Reverb Revisitations: Stephen Brackett a.k.a. Brer Rabbit of Flobots is local songwriter of the yearBy Ricardo Baca | January 4th, 2011 | 1 Comment »
“I’m generally a positive person,” says Stephen Brackett, “so if I look back and see a year full of challenges, I also see a year of opportunities and growth. So 2010 was a growth year.”
Better known as Brer Rabbit, one of the MCs that gives local hip-hop outfit Flobots its rhymes, Brackett has made a career on overcoming challenges — and 2010 has been no different. His band released a record earlier this year to lukewarm response — not the ideal follow-up to a platinum-selling single — and was subsequently dropped by its label, Universal Republic.
That said, Brackett also had something of a banner year.
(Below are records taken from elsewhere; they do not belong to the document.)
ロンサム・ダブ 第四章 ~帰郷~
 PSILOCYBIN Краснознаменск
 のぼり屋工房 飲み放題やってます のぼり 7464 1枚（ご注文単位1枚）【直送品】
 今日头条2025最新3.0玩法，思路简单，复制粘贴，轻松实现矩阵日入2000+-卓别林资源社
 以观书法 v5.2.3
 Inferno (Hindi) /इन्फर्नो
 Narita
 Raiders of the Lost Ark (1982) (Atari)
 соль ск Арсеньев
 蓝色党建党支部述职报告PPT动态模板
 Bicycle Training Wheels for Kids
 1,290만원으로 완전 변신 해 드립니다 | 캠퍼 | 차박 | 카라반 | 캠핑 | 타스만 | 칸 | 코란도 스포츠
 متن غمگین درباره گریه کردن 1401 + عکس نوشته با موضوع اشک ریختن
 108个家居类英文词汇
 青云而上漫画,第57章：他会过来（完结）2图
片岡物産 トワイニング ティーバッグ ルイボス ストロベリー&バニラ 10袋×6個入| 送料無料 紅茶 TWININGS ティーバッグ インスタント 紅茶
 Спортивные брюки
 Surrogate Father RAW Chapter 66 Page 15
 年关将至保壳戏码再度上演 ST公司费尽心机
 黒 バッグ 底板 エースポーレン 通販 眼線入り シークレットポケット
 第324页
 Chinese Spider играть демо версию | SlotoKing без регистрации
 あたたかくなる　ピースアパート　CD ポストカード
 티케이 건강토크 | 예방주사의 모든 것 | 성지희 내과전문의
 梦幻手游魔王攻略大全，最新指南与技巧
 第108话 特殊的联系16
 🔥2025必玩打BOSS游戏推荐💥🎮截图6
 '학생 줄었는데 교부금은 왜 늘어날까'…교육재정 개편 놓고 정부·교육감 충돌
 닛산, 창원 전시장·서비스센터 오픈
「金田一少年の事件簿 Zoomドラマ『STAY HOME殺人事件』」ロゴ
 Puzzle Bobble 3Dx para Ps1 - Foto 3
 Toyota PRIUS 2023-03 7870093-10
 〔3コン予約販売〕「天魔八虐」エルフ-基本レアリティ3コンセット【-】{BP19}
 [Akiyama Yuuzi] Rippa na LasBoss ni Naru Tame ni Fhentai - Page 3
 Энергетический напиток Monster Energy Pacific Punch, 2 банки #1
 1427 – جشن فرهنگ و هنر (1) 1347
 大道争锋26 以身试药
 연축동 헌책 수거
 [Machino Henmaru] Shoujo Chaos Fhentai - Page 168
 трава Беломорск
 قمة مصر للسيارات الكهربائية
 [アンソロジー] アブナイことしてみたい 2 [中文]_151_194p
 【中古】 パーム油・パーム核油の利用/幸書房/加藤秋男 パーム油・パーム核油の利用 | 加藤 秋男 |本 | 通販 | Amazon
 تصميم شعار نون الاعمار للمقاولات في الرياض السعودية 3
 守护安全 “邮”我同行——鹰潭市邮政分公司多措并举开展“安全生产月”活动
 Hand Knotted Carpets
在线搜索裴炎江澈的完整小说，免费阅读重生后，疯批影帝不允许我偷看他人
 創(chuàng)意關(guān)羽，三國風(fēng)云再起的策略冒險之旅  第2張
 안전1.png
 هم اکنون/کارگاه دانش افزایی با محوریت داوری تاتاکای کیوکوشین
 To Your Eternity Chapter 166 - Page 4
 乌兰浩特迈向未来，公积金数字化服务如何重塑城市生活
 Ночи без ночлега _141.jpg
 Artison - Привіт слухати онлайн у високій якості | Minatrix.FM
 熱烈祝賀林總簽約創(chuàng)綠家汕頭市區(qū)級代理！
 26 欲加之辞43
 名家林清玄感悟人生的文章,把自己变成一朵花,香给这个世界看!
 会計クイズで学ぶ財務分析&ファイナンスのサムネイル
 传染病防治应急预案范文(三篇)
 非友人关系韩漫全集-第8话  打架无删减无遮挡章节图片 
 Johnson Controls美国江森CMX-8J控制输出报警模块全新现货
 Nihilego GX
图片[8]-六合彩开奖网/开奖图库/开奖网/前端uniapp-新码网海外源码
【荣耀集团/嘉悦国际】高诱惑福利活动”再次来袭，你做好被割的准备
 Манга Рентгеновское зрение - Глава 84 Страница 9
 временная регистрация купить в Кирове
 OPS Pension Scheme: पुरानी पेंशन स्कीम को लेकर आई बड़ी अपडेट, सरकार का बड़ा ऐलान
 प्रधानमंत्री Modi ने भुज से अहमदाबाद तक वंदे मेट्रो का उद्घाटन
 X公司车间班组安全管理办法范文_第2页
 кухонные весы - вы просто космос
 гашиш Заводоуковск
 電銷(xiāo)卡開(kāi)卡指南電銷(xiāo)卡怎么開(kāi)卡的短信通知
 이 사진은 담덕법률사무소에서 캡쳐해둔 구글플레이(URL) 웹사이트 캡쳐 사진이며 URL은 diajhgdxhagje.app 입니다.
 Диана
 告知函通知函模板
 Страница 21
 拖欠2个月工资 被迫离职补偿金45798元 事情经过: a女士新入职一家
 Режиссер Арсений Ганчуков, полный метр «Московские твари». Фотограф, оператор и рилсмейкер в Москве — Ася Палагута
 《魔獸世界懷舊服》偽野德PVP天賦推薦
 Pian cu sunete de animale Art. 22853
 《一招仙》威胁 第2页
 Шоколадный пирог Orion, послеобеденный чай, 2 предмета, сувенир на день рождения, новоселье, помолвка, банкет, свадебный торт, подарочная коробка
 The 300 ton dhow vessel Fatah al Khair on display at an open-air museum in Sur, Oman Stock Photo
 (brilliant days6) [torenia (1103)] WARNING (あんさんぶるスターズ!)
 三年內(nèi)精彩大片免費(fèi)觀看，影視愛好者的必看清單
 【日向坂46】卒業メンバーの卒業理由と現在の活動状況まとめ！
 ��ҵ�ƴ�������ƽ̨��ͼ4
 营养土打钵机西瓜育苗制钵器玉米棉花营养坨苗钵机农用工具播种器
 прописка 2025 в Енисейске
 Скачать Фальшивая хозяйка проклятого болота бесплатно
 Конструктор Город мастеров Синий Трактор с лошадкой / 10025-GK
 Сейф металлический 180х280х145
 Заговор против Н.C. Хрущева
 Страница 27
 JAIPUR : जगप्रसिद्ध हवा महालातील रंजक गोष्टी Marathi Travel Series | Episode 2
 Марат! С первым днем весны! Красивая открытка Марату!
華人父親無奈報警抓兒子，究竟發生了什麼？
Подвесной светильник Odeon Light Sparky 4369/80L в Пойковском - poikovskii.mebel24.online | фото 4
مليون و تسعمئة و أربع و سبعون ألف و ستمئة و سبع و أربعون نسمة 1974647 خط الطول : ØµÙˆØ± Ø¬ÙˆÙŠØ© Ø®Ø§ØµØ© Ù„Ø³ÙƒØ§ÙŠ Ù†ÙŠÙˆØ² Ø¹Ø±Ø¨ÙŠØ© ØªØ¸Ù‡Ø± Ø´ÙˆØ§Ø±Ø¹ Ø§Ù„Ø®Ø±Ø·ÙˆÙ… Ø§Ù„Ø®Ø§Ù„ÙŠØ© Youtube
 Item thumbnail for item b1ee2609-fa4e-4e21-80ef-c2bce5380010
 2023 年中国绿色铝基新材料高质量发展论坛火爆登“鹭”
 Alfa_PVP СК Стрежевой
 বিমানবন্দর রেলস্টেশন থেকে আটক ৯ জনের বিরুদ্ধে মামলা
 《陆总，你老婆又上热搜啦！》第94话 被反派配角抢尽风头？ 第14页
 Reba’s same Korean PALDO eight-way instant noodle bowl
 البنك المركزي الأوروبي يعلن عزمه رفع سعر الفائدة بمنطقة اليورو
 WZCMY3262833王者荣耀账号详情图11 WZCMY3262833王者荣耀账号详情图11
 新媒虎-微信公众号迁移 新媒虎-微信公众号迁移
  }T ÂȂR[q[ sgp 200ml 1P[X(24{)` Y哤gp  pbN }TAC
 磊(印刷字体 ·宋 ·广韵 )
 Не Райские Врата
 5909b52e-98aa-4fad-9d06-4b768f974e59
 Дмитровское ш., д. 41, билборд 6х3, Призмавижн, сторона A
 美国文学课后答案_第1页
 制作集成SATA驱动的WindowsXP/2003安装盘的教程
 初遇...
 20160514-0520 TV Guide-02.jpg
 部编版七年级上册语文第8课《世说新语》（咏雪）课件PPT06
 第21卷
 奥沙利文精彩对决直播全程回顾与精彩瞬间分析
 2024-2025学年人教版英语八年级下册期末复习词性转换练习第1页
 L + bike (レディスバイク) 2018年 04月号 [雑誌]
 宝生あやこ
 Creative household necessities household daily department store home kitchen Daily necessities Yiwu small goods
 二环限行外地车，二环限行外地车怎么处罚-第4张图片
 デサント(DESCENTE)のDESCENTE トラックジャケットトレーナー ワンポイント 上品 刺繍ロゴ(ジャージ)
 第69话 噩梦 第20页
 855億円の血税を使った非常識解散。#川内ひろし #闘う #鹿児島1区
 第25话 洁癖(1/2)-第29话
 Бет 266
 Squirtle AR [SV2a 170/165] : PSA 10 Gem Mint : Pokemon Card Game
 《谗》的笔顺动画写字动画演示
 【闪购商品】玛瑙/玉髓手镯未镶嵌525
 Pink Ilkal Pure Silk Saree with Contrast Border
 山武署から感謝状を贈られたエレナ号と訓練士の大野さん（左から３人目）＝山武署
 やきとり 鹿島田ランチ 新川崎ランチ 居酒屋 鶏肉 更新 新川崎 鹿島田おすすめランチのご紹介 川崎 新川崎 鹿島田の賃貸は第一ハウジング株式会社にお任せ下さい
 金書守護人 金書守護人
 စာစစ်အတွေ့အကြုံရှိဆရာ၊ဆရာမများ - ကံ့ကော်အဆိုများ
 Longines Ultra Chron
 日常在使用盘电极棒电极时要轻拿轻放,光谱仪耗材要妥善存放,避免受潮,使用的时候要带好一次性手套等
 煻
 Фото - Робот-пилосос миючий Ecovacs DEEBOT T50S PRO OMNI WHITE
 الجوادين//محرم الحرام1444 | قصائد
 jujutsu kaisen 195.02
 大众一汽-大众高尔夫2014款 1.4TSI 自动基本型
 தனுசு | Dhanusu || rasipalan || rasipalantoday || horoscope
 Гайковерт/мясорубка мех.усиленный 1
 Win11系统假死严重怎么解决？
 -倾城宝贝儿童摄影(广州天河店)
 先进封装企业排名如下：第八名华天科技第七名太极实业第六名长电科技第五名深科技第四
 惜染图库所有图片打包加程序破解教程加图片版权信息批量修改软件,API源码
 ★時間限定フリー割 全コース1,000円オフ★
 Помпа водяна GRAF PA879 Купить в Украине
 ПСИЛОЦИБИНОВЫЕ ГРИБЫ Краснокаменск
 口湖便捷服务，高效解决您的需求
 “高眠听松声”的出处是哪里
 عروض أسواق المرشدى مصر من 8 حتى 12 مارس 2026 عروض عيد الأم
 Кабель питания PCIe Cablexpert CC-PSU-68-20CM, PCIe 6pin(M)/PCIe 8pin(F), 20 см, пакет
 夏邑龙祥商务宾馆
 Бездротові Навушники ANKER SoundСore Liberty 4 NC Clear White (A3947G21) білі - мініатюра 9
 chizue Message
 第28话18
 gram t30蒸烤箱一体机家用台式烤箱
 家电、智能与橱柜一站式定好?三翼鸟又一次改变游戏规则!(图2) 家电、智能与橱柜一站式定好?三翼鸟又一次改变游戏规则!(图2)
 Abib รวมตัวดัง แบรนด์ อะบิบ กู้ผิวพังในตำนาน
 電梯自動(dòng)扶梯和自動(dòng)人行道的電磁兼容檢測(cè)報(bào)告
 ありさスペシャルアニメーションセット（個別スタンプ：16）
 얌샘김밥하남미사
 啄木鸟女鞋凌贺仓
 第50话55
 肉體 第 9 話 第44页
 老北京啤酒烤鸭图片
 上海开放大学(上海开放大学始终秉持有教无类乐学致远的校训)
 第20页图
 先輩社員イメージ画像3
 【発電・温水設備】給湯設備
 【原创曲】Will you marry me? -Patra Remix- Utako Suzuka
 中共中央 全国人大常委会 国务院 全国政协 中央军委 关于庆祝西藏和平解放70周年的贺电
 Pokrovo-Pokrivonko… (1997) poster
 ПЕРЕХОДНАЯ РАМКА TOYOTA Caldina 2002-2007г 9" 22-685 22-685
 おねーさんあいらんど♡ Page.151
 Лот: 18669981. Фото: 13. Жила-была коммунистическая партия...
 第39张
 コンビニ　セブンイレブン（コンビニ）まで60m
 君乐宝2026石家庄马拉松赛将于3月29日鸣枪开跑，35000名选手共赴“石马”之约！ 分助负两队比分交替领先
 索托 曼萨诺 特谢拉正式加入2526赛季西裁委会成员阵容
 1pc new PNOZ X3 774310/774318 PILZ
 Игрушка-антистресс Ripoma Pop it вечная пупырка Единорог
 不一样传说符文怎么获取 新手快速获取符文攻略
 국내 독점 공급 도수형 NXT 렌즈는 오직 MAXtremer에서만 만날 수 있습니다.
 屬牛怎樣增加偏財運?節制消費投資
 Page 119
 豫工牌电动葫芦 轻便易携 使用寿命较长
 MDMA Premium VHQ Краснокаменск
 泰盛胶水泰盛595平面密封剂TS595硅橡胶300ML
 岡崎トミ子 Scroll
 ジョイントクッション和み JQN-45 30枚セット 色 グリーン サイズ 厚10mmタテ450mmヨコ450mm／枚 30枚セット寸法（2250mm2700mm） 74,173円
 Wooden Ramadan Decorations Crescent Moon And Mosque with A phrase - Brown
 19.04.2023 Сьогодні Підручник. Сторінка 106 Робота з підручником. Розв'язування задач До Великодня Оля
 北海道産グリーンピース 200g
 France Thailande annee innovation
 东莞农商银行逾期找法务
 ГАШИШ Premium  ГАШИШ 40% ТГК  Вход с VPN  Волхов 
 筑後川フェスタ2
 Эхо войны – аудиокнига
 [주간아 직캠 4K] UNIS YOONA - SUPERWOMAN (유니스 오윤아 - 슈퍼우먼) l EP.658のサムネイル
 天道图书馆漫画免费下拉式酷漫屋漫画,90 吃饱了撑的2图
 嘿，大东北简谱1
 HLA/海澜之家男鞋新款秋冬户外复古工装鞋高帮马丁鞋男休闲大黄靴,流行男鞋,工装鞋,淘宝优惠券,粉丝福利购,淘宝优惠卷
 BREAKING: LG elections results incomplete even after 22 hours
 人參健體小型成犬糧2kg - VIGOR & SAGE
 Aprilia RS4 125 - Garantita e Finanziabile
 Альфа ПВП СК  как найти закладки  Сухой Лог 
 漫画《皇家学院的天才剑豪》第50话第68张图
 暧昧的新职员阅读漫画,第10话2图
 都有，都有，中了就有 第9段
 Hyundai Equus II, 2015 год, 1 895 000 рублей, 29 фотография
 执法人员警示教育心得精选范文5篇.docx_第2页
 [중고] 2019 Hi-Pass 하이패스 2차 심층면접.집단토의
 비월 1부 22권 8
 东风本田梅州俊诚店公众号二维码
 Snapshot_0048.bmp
Creatively, the MC/songwriter is thrilled to get back into the studio with his bandmates to create a record that is true to their independent roots. Professionally, he takes great pride that the nonprofit he and his crew founded, Flobots.org, really took off in the last year. And personally, he’s looking forward to a fact-finding trip to the Middle East.
“The greatest triumph of 2010 was that, at the end of the year, (Flobots.org) signed a contract with the Denver Public Schools and their afterschool programs,” he said. “So we’ve been using our Art to Action curriculum to bring artists into the classroom to share their art with the students. . . . And next year, we’ll go from working in two schools to nine.”
It takes talent to sell a million songs, which Flobots did in summer 2009 with the infectious “Handlebars.” But it takes a forward-thinking group to create a nonprofit that feeds off the band’s musical successes and philosophical platforms. Flobots is that band, and it has incorporated many local musicians into its art-in-education fold.
Brackett’s forthcoming trip to Israel, which he’s taking with bandmate Jamie Laurie (a.k.a. Jonny 5, the group’s other MC), is another example of the band’s intense drive for understanding and community involvement. For two weeks in February, they’ll be talking with people on both sides of the Israel/Palestine conflict.
“It’s a trip to see the work that is being done,” he said. “It’s about being able to see those faces and differentiate those forces instead of eating what we’re fed.”